Gilles Rademaker, working under the supervision of Olivier Peulen, observed an association between the abundance of myoferlin in human colon tumors and the poor survival of patients. Patients who express high myoferlin level would be 2.6 times more likely to die than patients who express low myoferlin level. They found that, like pancreatic tumors, myoferlin was able to maintain high mitochondrial activity and an optimal mitochondrial network in colon cancer cells. They also demonstrated that the elimination of myoferlin from colon cancer cells reduced mitochondrial activity and was followed by an accumulation of reactive oxygen species and a reduction in cancer cell survival. This effect is associated with an accumulation of DNA damage in cancer cells and with cell death caused by the p53 protein, considered as the genome guardian. Unfortunately, 50% of colon tumors no longer possess the active p53 protein and therefore resist to the myoferlin elimination. Fortunately, the researchers showed that reactivation of the p53 protein with a compound called PRIMA-1 resensitized cancer cells to the elimination of myoferlin.

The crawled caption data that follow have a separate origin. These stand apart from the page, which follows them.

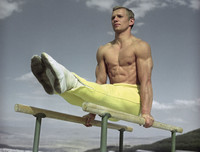 Những hình ảnh chưa từng công bố về thanh niên thời Liên Xô cũ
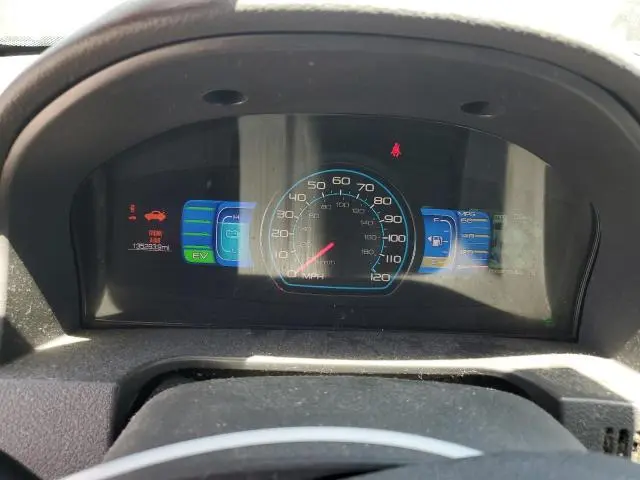 2010 FORD FUSION HYBRID  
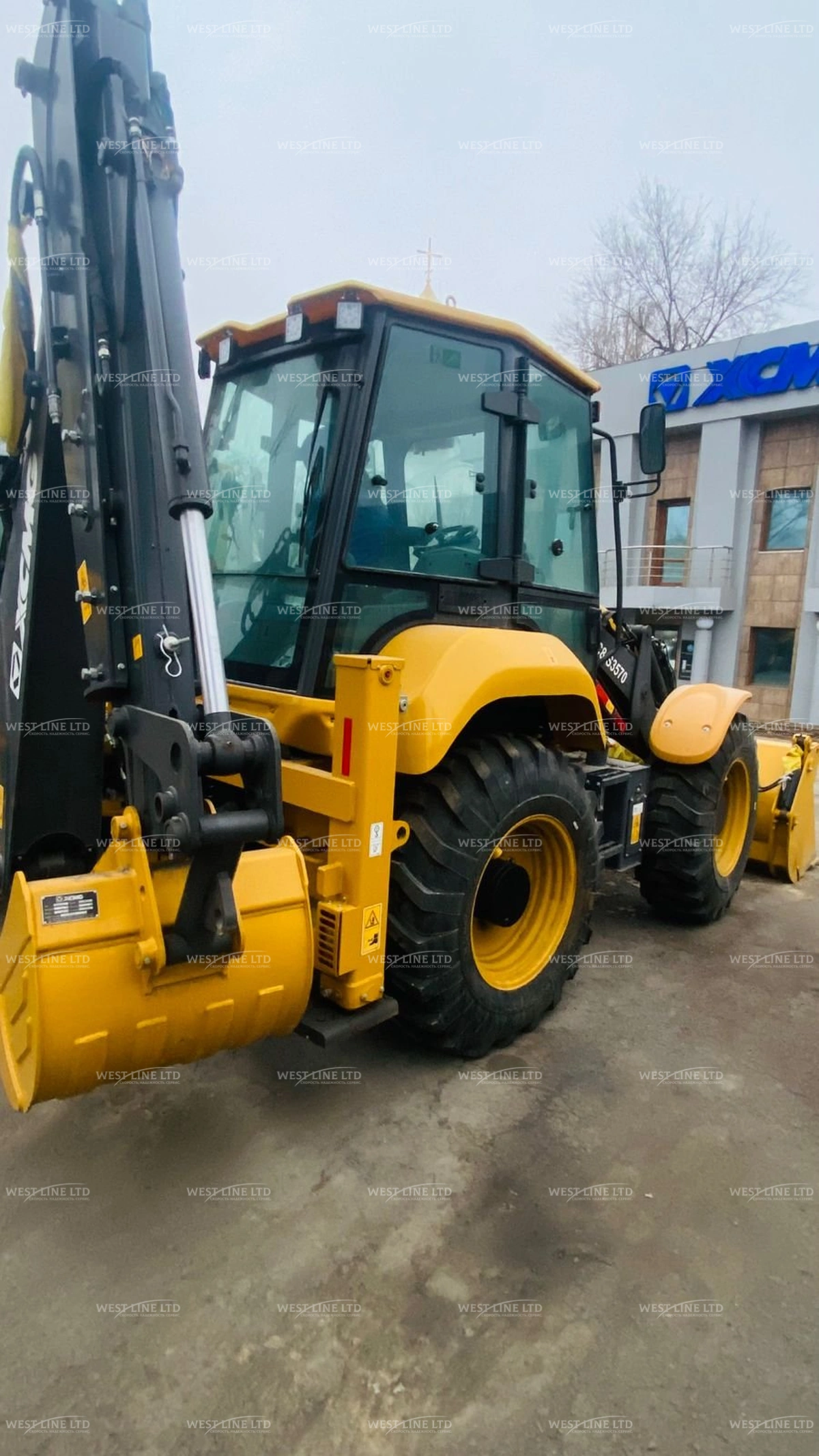ekskavator-pogruzchik-xc8-3570-2 image Экскаватор погрузчик XC8-3570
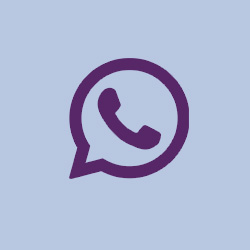 Schreibt uns auf WhatsApp!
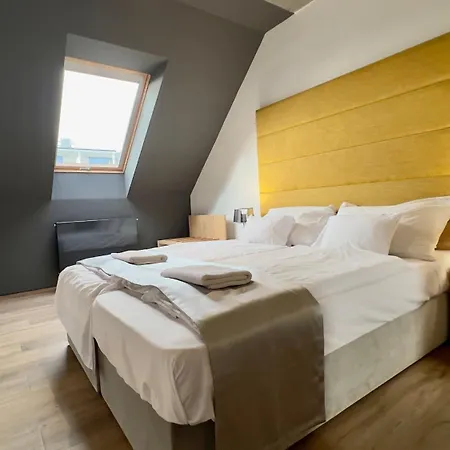 شقة Apex Apartman *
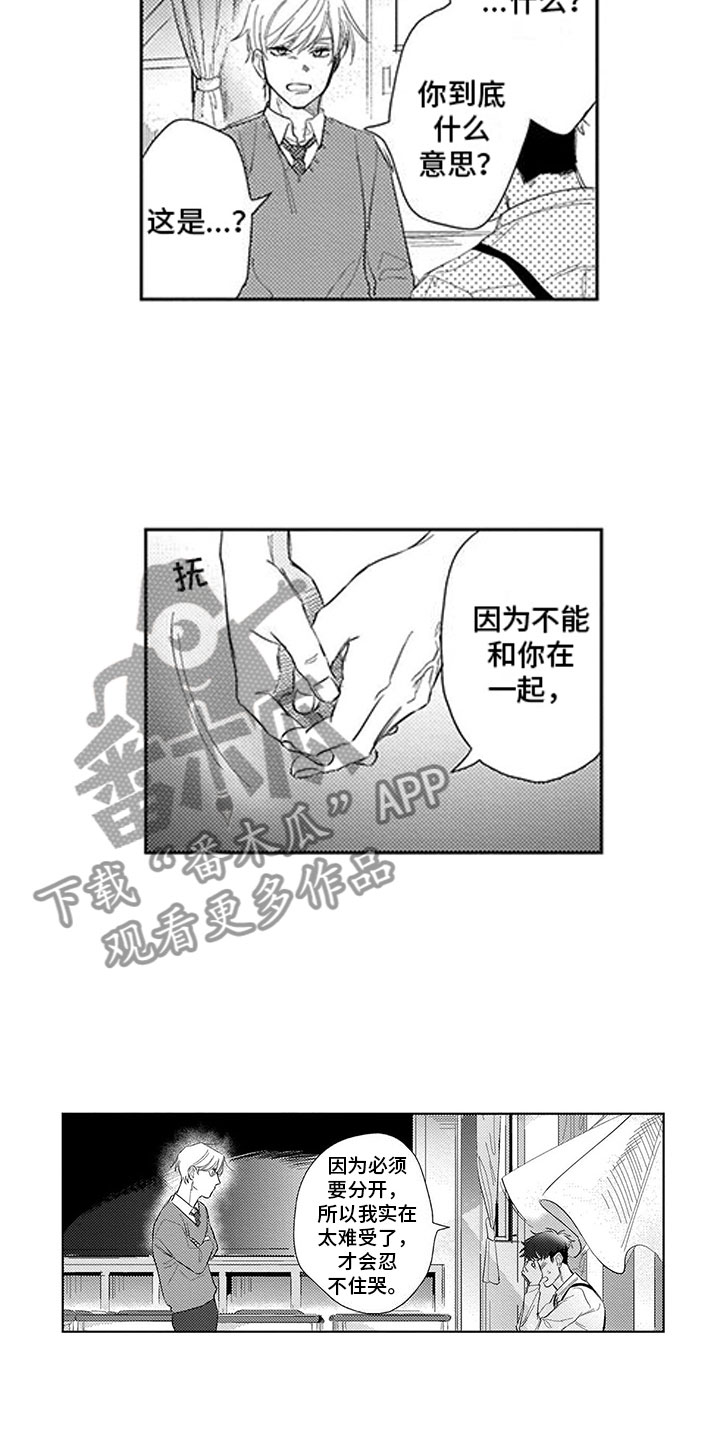 我们不是亲兄妹但关系却如亲兄妹动漫漫画,第18章：罪魁祸首2图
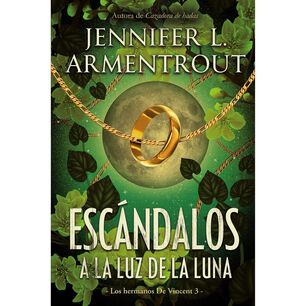 Esc&aacute;ndalos A La Luz De La Luna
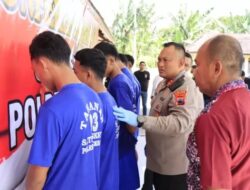 Tertangkap! 12 Pelaku Pengeroyokan Saat Konvoi Kelulusan di Rembang Sebagian Masih Bocah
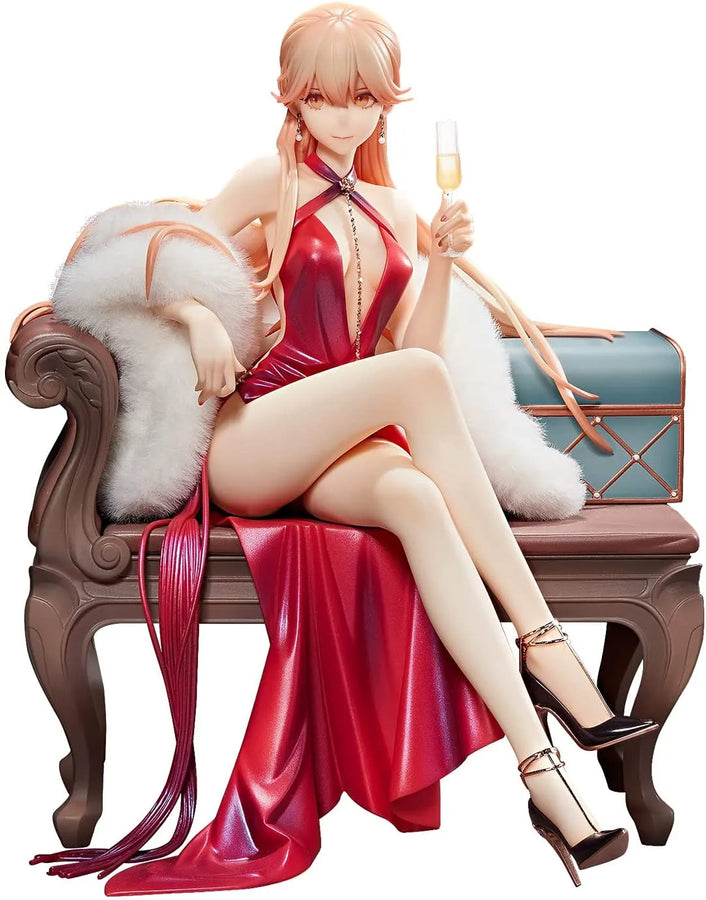Girls Frontline - OTs-14 - 1/7 - Ruler of the Banquet Ver. (APEX)ㅤ – APEX – ActionFigure Brasil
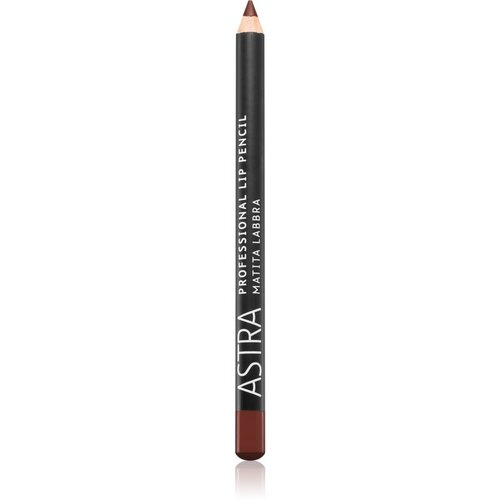 Astra Make-up Professional črtalo za ustnice odtenek 34 Marron Glace 1,1 g Cene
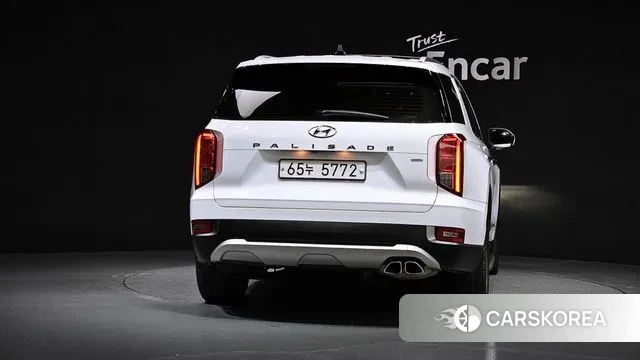 Hyundai Palisade id 3578585 из Кореи 14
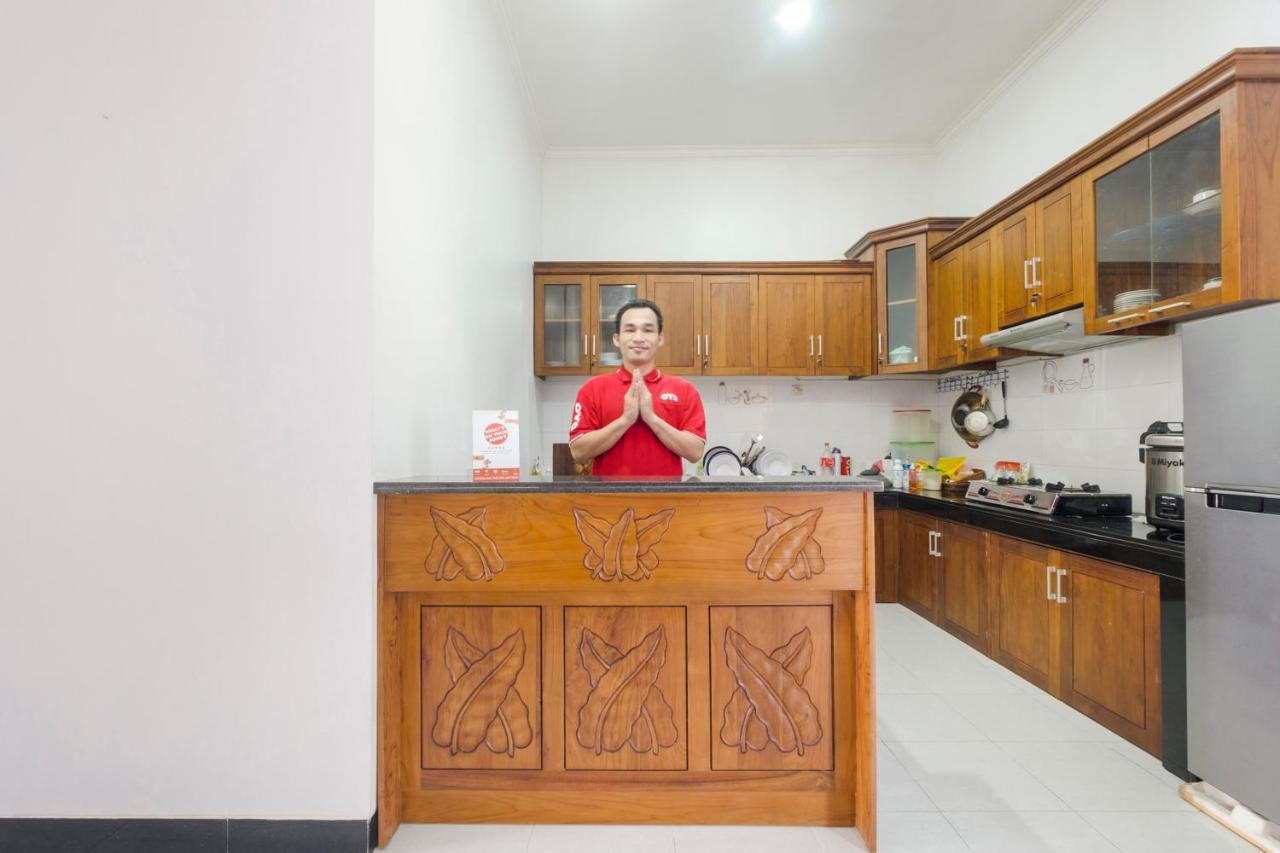 Oyo 3267 Omah Suryo Hotell Yogyakarta Exteriör bild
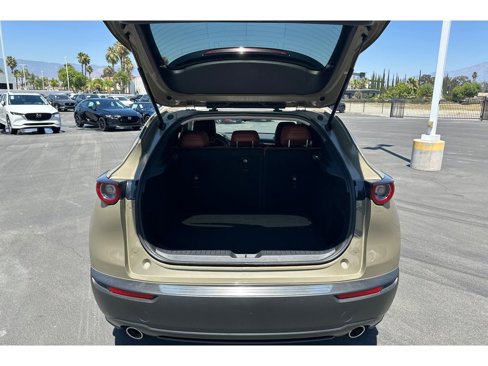 Certified 2024 MAZDA CX-30 Carbon image 18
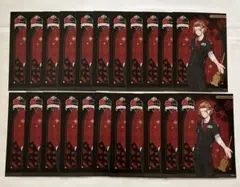 【新品未使用】ツイステ ケイト ケイトダイヤモンド 運動着 ポスカ ポストカード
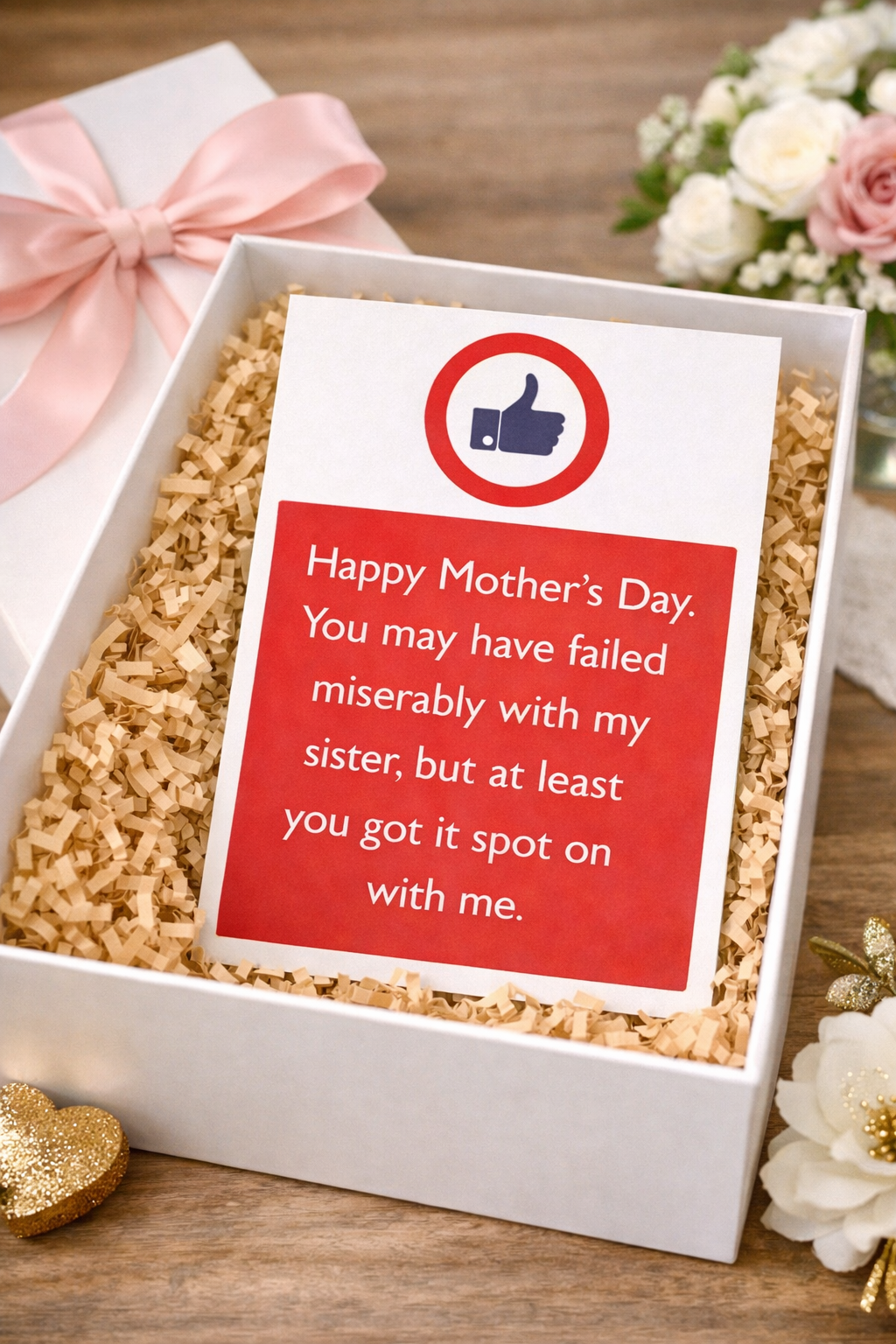 Funny Mother’s Day Card – The One That Actually Makes Mom Laugh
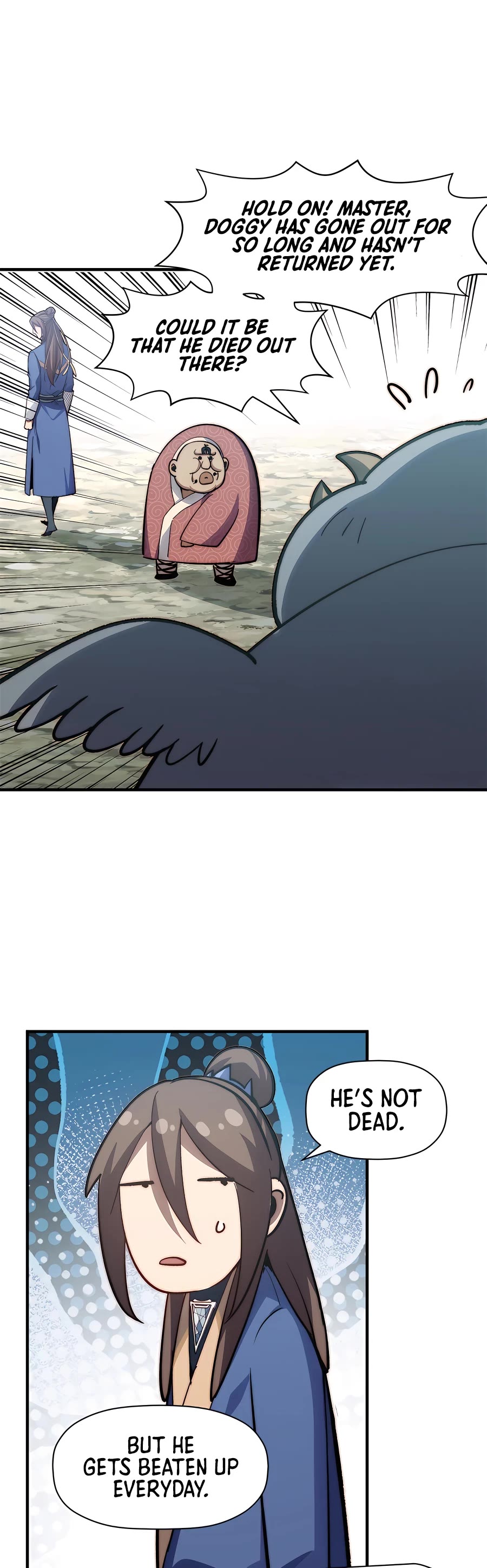 Top Tier Providence: Secretly Cultivate for a Thousand Years chapter 107 page 22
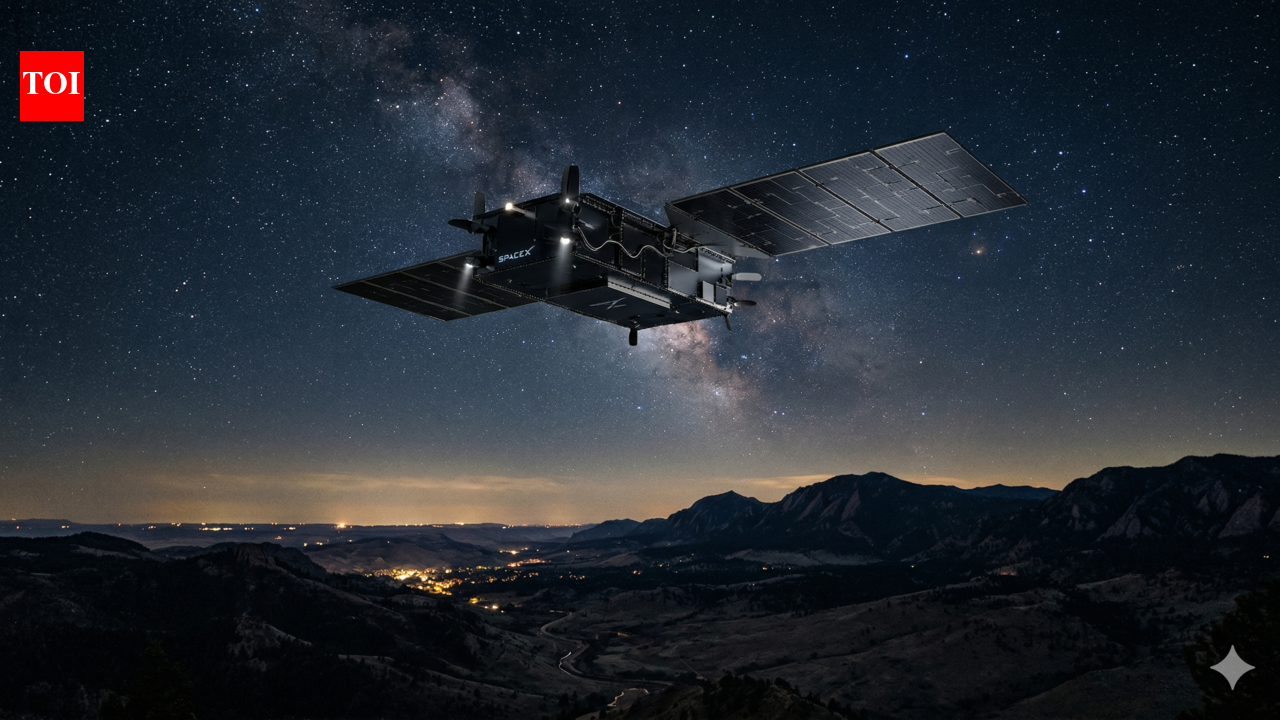 'This is intolerable': Astronomers protest Elon Musk's SpaceX orbit mirror project and AI satellites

These results open interesting therapeutic perspectives because 75% of colon tumors express abundantly myoferlin. By suppressing myoferlin with currently developing pharmacological compounds, it would be possible to induce DNA damage that is fatal to the tumor cell. In addition, the suppression of myoferlin would limit the activity of the mitochondria, essential to the formation of metastases. Olivier Peulen’s team is currently studying this aspect.
Source
Oncogenesis (2019) 8:21. https://doi.org/10.1038/s41389-019-0130-6. Human côlon cancer cells highly express myoferlin to maintain a fit mitochondrial network and escape p53-driven apoptosis. Gilles Rademaker, Brunella Costanza, Justine Bellier, Michael Herfs, Raphaël Peiffer, Ferman Agirman, Naïma Maloujahmoum, Yvette Habraken, Philippe Delvenne, Akeila Bellahcène, Vincent Castronovo, Olivier Peulen
A. Myoferlin staining (brown) in colon tumour and normal adjacent tissue. B. DNA damage (red) in colon cancer cells (SW480) after myoferlin deletion. C. Mitochondrial network (orange) in colon cancer cell expressing myoferlin.